*Aim of the task*:
In the records below, find the line that contains "kingdom: Animalia", then transcribe it and every later line exactly, stopping at the final line.

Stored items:

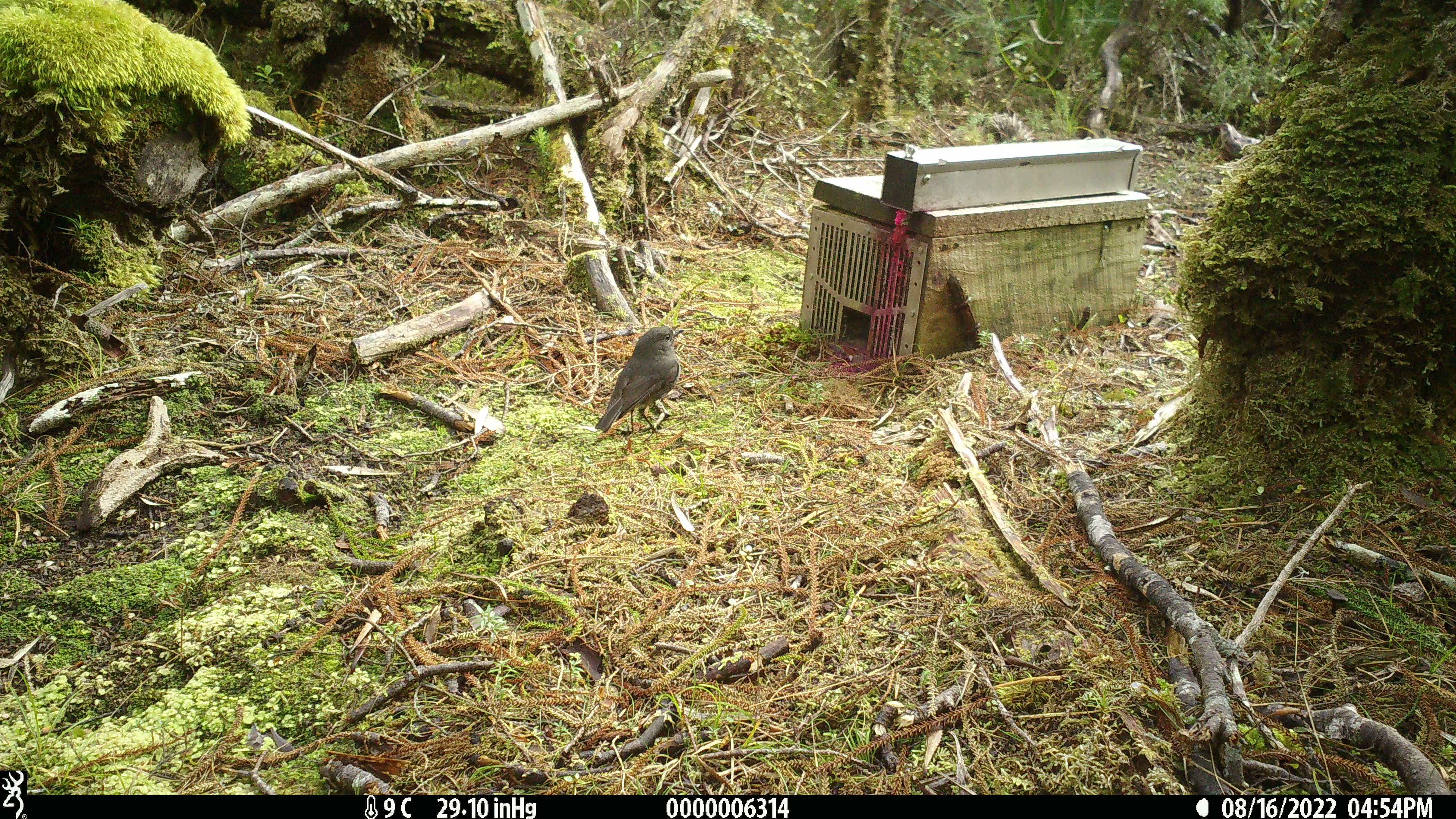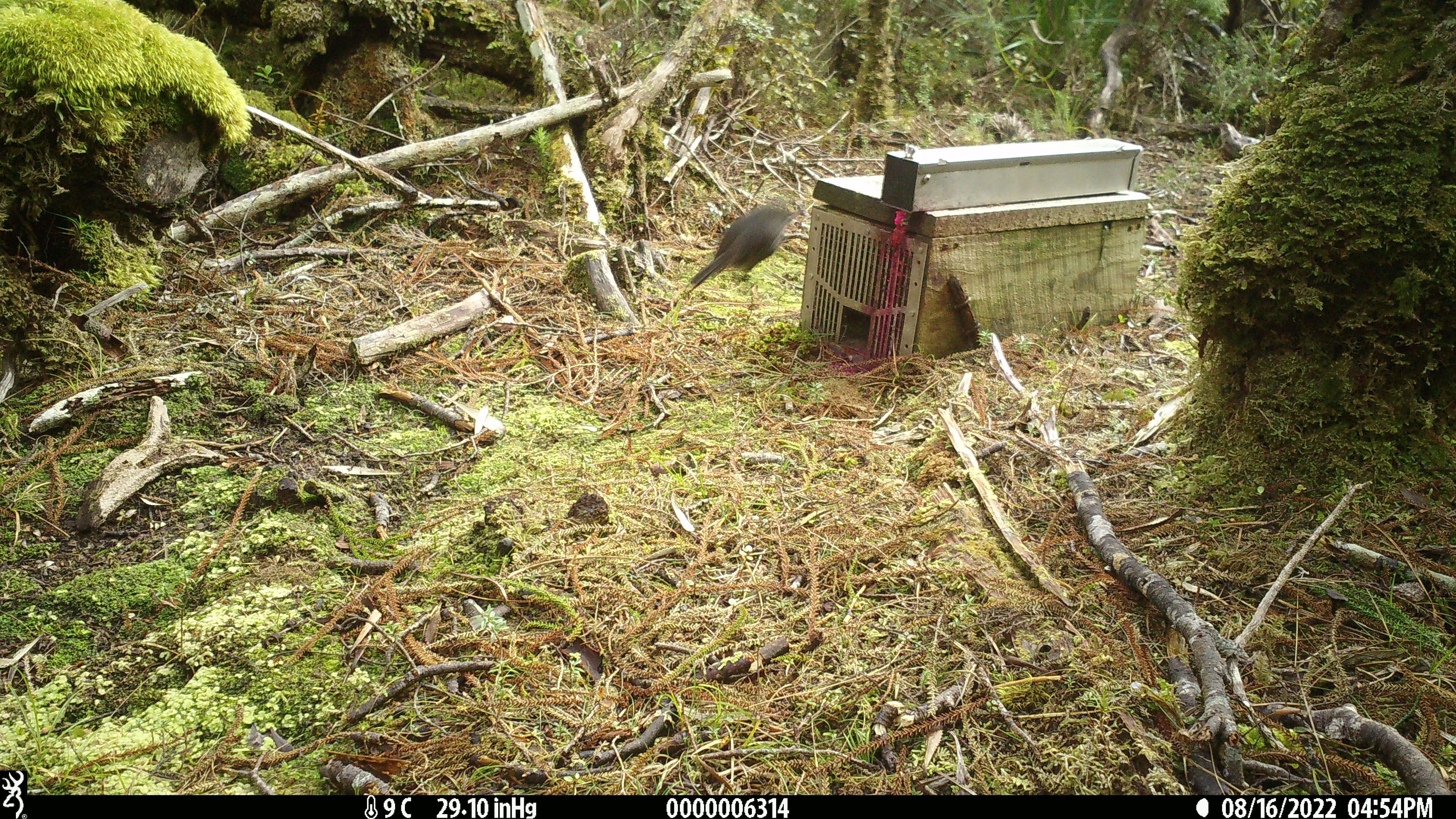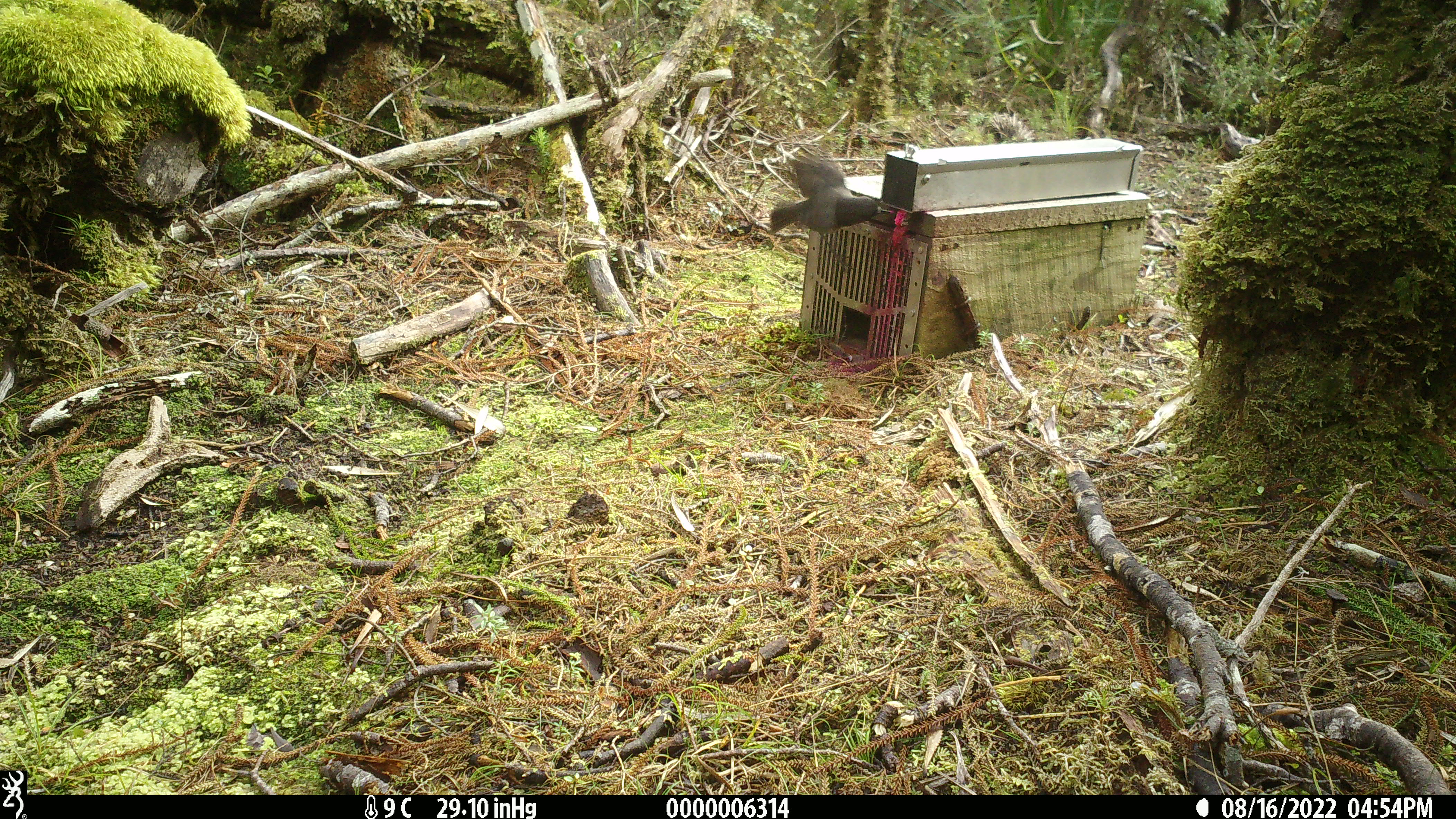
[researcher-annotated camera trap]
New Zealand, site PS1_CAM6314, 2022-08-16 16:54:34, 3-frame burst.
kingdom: Animalia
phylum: Chordata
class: Aves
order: Passeriformes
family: Petroicidae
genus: Petroica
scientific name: Petroica australis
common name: new zealand robin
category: robin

*Solved exercise*:
kingdom: Animalia
phylum: Chordata
class: Aves
order: Passeriformes
family: Petroicidae
genus: Petroica
scientific name: Petroica australis
common name: new zealand robin
category: robin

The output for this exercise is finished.